ROWS:
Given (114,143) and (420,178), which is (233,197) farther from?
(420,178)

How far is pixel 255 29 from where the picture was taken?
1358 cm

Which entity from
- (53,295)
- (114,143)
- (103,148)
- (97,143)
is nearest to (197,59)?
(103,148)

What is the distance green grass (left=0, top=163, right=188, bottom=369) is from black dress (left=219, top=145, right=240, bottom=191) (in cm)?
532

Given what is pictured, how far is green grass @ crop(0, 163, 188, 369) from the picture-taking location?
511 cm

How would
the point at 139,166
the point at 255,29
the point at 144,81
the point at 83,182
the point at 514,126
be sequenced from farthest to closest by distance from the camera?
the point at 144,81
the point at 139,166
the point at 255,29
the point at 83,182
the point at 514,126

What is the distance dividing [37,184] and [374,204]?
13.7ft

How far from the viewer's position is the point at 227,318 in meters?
* * *
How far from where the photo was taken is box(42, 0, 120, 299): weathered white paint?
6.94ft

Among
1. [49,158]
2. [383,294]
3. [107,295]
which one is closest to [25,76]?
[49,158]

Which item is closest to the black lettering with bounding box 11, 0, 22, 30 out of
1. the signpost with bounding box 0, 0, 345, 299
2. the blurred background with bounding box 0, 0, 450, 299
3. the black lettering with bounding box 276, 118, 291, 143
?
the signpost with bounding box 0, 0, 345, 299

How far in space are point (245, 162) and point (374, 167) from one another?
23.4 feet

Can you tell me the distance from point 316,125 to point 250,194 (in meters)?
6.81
* * *
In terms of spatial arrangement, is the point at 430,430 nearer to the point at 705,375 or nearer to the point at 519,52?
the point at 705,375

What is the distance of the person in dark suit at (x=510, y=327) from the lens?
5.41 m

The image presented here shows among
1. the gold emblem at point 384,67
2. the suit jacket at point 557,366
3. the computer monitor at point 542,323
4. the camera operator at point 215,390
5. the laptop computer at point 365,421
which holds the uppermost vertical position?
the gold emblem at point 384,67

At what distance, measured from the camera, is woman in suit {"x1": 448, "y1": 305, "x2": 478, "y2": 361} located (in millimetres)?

EXERCISE: Put the rows between the line holding "How far is pixel" and the line holding "How far from the", inclusive, into a JSON list of strings, one string per line, with blank lines left out.

RESULT OF THIS TASK:
[
  "How far is pixel 255 29 from where the picture was taken?",
  "1358 cm",
  "Which entity from",
  "- (53,295)",
  "- (114,143)",
  "- (103,148)",
  "- (97,143)",
  "is nearest to (197,59)?",
  "(103,148)",
  "What is the distance green grass (left=0, top=163, right=188, bottom=369) is from black dress (left=219, top=145, right=240, bottom=191) (in cm)?",
  "532",
  "Given what is pictured, how far is green grass @ crop(0, 163, 188, 369) from the picture-taking location?",
  "511 cm",
  "How would",
  "the point at 139,166",
  "the point at 255,29",
  "the point at 144,81",
  "the point at 83,182",
  "the point at 514,126",
  "be sequenced from farthest to closest by distance from the camera?",
  "the point at 144,81",
  "the point at 139,166",
  "the point at 255,29",
  "the point at 83,182",
  "the point at 514,126",
  "What is the distance dividing [37,184] and [374,204]?",
  "13.7ft",
  "How far from the viewer's position is the point at 227,318 in meters?"
]